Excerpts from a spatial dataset
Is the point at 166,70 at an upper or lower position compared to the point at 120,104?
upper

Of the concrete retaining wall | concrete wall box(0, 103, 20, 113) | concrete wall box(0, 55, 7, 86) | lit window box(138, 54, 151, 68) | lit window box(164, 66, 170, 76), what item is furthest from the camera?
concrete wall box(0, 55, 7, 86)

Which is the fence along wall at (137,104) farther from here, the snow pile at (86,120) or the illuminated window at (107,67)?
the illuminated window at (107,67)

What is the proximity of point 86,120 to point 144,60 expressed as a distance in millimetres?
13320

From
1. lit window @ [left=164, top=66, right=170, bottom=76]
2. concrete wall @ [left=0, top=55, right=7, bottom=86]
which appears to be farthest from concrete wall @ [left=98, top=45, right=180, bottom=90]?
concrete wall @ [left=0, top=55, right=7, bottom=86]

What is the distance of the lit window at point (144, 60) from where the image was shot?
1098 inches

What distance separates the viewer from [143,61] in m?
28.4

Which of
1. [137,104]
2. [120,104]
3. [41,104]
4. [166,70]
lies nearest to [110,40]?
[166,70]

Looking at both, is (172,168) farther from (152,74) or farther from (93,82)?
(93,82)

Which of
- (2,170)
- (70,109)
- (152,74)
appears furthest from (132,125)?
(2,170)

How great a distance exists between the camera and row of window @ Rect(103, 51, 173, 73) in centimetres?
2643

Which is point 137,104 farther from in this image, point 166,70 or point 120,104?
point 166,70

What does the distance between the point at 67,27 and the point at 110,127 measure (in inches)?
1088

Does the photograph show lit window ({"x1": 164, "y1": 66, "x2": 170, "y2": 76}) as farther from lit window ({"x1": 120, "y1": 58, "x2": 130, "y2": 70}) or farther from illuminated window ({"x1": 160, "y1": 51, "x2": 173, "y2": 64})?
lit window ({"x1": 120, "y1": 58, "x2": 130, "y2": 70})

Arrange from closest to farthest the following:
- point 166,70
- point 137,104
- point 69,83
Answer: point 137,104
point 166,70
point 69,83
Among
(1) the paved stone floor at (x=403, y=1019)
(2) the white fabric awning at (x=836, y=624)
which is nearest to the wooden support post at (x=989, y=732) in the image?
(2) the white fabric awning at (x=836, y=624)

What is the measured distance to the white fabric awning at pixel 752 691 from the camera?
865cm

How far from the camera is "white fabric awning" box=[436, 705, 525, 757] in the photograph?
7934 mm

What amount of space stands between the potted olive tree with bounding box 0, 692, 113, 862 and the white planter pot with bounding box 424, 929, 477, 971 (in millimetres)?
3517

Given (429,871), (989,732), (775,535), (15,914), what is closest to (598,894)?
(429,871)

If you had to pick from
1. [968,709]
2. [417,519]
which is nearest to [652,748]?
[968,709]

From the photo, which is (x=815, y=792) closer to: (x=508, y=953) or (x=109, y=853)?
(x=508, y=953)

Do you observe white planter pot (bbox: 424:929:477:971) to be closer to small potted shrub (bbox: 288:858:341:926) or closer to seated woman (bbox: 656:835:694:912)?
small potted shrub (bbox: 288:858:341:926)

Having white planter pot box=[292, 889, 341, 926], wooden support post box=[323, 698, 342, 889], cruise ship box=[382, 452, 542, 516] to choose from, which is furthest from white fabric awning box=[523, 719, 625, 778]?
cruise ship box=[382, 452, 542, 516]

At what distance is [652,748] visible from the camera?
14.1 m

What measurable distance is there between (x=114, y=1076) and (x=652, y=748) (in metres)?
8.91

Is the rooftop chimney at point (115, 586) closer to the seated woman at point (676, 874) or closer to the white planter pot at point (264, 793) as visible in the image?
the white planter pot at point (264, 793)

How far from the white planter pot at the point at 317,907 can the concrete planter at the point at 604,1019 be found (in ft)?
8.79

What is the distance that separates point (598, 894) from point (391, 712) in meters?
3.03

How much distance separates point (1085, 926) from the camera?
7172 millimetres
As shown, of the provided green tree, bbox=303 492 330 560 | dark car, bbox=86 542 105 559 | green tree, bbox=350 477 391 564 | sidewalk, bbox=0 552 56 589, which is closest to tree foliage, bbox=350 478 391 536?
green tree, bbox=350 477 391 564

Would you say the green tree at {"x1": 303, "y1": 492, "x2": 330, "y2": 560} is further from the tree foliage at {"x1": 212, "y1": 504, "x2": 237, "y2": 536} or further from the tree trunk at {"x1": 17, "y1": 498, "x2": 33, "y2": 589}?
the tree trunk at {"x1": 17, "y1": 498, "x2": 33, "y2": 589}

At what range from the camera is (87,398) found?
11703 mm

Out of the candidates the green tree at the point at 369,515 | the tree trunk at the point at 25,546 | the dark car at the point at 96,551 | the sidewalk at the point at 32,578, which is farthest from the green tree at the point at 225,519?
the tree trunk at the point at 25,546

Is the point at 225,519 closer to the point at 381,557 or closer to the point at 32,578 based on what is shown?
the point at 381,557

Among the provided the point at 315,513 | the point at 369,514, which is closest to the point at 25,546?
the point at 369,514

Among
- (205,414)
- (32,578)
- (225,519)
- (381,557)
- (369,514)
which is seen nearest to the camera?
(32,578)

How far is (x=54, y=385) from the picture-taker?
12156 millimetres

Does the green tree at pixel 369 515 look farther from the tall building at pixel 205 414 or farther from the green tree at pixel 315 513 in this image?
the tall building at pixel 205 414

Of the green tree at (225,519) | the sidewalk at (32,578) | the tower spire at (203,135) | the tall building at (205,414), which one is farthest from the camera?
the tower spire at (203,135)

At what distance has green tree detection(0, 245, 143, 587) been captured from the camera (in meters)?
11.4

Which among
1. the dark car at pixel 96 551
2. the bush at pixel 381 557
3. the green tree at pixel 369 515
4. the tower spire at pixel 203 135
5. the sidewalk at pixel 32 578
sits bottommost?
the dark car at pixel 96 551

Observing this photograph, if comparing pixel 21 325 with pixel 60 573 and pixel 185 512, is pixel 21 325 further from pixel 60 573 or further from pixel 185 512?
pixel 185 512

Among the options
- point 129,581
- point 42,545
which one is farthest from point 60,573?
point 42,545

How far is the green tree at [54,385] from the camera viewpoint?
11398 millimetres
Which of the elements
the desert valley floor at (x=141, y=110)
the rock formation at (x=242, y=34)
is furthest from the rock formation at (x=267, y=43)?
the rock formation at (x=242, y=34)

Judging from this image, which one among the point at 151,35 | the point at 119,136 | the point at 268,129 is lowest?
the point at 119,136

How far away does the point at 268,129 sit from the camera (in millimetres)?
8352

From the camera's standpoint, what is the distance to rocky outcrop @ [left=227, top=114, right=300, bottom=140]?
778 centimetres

:: What you have to do ::
Copy every line exactly. Leave nothing out.

:: Solution to the problem ::
Is the point at 166,70 at an upper or lower position compared to the point at 120,104?
upper

Of the concrete retaining wall | concrete wall box(0, 103, 20, 113) | concrete wall box(0, 55, 7, 86) | lit window box(138, 54, 151, 68) | lit window box(164, 66, 170, 76), what item is furthest from the camera?
concrete wall box(0, 55, 7, 86)

Which is the fence along wall at (137,104) farther from here, the snow pile at (86,120) or the illuminated window at (107,67)?
the illuminated window at (107,67)

What is the proximity of point 86,120 to point 144,60 expressed as a distance in millimetres?
13320

From
1. lit window @ [left=164, top=66, right=170, bottom=76]
2. concrete wall @ [left=0, top=55, right=7, bottom=86]
which appears to be farthest from concrete wall @ [left=98, top=45, right=180, bottom=90]?
concrete wall @ [left=0, top=55, right=7, bottom=86]

What is the distance of the lit window at point (144, 60) from where the image was shot?
1098 inches

What distance separates the viewer from [143,61] in m?
28.4

Which of
1. [137,104]
2. [120,104]
3. [41,104]
4. [166,70]
lies nearest to [110,40]?
[166,70]

Looking at both, is (172,168) farther from (152,74) or farther from (93,82)?
(93,82)

Which of
- (2,170)
- (70,109)
- (152,74)
appears furthest from (132,125)?
(2,170)

How great a distance exists between the camera and row of window @ Rect(103, 51, 173, 73) in centimetres?
2643

Which is point 137,104 farther from in this image, point 166,70 or point 120,104?
point 166,70

What does the distance between the point at 67,27 and the point at 110,127 measure (in inches)?
1088

Does the photograph show lit window ({"x1": 164, "y1": 66, "x2": 170, "y2": 76}) as farther from lit window ({"x1": 120, "y1": 58, "x2": 130, "y2": 70}) or farther from illuminated window ({"x1": 160, "y1": 51, "x2": 173, "y2": 64})?
lit window ({"x1": 120, "y1": 58, "x2": 130, "y2": 70})

Arrange from closest to farthest the following:
- point 166,70
- point 137,104
- point 69,83
Answer: point 137,104
point 166,70
point 69,83
Among
(1) the paved stone floor at (x=403, y=1019)
(2) the white fabric awning at (x=836, y=624)
which is nearest to the wooden support post at (x=989, y=732) in the image?
(2) the white fabric awning at (x=836, y=624)

What is the measured distance to the white fabric awning at pixel 752 691 from the camera?
865cm

How far from the camera is "white fabric awning" box=[436, 705, 525, 757] in the photograph?
7934 mm

What amount of space stands between the potted olive tree with bounding box 0, 692, 113, 862 and the white planter pot with bounding box 424, 929, 477, 971 (in millimetres)?
3517

Given (429,871), (989,732), (775,535), (15,914), what is closest to (598,894)?
(429,871)

If you had to pick from
1. [968,709]
2. [417,519]
which is nearest to [652,748]?
[968,709]

From the photo, which is (x=815, y=792) closer to: (x=508, y=953) or (x=109, y=853)?
(x=508, y=953)

Do you observe white planter pot (bbox: 424:929:477:971) to be closer to small potted shrub (bbox: 288:858:341:926) or closer to seated woman (bbox: 656:835:694:912)?
small potted shrub (bbox: 288:858:341:926)

Having white planter pot box=[292, 889, 341, 926], wooden support post box=[323, 698, 342, 889], cruise ship box=[382, 452, 542, 516] to choose from, which is furthest from white fabric awning box=[523, 719, 625, 778]?
cruise ship box=[382, 452, 542, 516]

At what distance is [652,748] visible from the camera?
14.1 m

What measurable distance is there between (x=114, y=1076) and (x=652, y=748) (in metres)?
8.91

Is the rooftop chimney at point (115, 586) closer to the seated woman at point (676, 874) or closer to the white planter pot at point (264, 793) as visible in the image?
the white planter pot at point (264, 793)

How far from the white planter pot at the point at 317,907 can the concrete planter at the point at 604,1019 be found (in ft)?
8.79

What is the distance that separates point (598, 894) from point (391, 712) in meters?
3.03

How much distance separates point (1085, 926) from the camera?
7172 millimetres
As shown, of the provided green tree, bbox=303 492 330 560 | dark car, bbox=86 542 105 559 | green tree, bbox=350 477 391 564 | sidewalk, bbox=0 552 56 589, which is closest to tree foliage, bbox=350 478 391 536?
green tree, bbox=350 477 391 564

Would you say the green tree at {"x1": 303, "y1": 492, "x2": 330, "y2": 560} is further from the tree foliage at {"x1": 212, "y1": 504, "x2": 237, "y2": 536} or further from the tree trunk at {"x1": 17, "y1": 498, "x2": 33, "y2": 589}?
the tree trunk at {"x1": 17, "y1": 498, "x2": 33, "y2": 589}

At what range from the camera is (87,398) found?
11703 mm

Out of the candidates the green tree at the point at 369,515 | the tree trunk at the point at 25,546 | the dark car at the point at 96,551 | the sidewalk at the point at 32,578, which is farthest from the green tree at the point at 225,519?
the tree trunk at the point at 25,546

Is the point at 225,519 closer to the point at 381,557 or closer to the point at 32,578 based on what is shown?
the point at 381,557

Among the provided the point at 315,513 | the point at 369,514, which is closest to the point at 25,546?
the point at 369,514

Among
- (205,414)
- (32,578)
- (225,519)
- (381,557)
- (369,514)
which is seen nearest to the camera?
(32,578)

How far is (x=54, y=385) from the picture-taker?
12156 millimetres

Does the green tree at pixel 369 515 look farther from the tall building at pixel 205 414 or farther from the green tree at pixel 315 513 in this image?
the tall building at pixel 205 414

Of the green tree at (225,519) | the sidewalk at (32,578) | the tower spire at (203,135) | the tall building at (205,414), which one is farthest from the camera?
the tower spire at (203,135)

At what distance has green tree detection(0, 245, 143, 587) been captured from the camera (in meters)?
11.4

Which among
1. the dark car at pixel 96 551
2. the bush at pixel 381 557
3. the green tree at pixel 369 515
4. the tower spire at pixel 203 135
5. the sidewalk at pixel 32 578
sits bottommost?
the dark car at pixel 96 551

Observing this photograph, if comparing pixel 21 325 with pixel 60 573 and pixel 185 512, is pixel 21 325 further from pixel 60 573 or further from pixel 185 512?
pixel 185 512

Among the options
- point 129,581
- point 42,545
which one is farthest from point 60,573?
point 42,545

How far is the green tree at [54,385] from the camera viewpoint?
11398 millimetres
Which of the elements
the desert valley floor at (x=141, y=110)
the rock formation at (x=242, y=34)
is furthest from the rock formation at (x=267, y=43)?
the rock formation at (x=242, y=34)

Judging from this image, which one among the point at 151,35 | the point at 119,136 | the point at 268,129 is lowest?
the point at 119,136

How far away does the point at 268,129 sit from the camera (in millimetres)?
8352

From the camera's standpoint, what is the distance to rocky outcrop @ [left=227, top=114, right=300, bottom=140]?
778 centimetres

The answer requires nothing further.